** Begin Document excerpt **

Hello again.
If it is 20 September and/or you have access to a Sunday Telegraph with that date then do riffle through to the puzzles section to find an Enigmatic Variations crossword called Misnomer by Kcit. And don’t forget to return here just after the closing date of October 8 to discover a little of how it came to be.
This fortnight’s puzzle – from the Church Times (and my thanks to them for permission to reprint it) – should be somewhat easier: feel free to treat it as an amuse-gueule or a post-prandial petit four as you wish.
If next Saturday sees you near a Times, then do try the 15×15. And keep up with the usual Friday Phiday and Beelzebubs, varying only when Phiday is, for example, Tuesday (as happens on 22 September).

** End Document excerpt **
** Begin Entries supplied **

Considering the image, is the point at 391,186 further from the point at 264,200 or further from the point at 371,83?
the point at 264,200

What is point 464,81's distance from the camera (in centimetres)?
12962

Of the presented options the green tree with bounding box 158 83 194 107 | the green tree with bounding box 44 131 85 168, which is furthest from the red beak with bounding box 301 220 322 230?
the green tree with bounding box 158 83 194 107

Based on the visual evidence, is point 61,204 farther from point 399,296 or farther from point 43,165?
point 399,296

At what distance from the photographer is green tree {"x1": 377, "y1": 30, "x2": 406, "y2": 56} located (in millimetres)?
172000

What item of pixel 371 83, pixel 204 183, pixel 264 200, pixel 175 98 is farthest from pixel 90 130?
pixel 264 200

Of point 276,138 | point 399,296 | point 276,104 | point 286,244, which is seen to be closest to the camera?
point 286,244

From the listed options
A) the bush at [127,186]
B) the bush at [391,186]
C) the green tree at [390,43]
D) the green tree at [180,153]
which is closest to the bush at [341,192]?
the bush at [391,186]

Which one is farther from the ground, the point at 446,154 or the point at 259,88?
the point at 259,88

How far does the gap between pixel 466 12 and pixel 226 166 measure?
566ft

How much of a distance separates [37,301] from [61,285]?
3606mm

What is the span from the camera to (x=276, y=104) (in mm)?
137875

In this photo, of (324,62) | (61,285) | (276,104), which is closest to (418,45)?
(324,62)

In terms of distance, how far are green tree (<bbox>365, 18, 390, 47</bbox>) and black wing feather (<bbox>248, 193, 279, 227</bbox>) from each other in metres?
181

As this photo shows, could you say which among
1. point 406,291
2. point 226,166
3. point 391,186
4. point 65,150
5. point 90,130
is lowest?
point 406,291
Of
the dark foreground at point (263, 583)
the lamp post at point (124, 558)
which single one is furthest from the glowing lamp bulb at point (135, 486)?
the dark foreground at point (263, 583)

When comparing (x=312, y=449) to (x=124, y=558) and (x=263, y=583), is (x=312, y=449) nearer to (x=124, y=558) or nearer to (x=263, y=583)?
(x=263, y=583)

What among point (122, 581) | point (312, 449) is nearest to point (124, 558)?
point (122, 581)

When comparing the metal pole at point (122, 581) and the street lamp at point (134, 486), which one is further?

** End Entries supplied **

▸ **Work to do**
1. In the crossword post, what is the title of the Enigmatic Variations puzzle by Kcit?
2. From the crossword post, quote the passage between "Hello again." and "came to be.", inclusive.
The records were drawn from a different source than the text.

▸ **Replies**
1. Misnomer

2.
Hello again.
If it is 20 September and/or you have access to a Sunday Telegraph with that date then do riffle through to the puzzles section to find an Enigmatic Variations crossword called Misnomer by Kcit. And don’t forget to return here just after the closing date of October 8 to discover a little of how it came to be.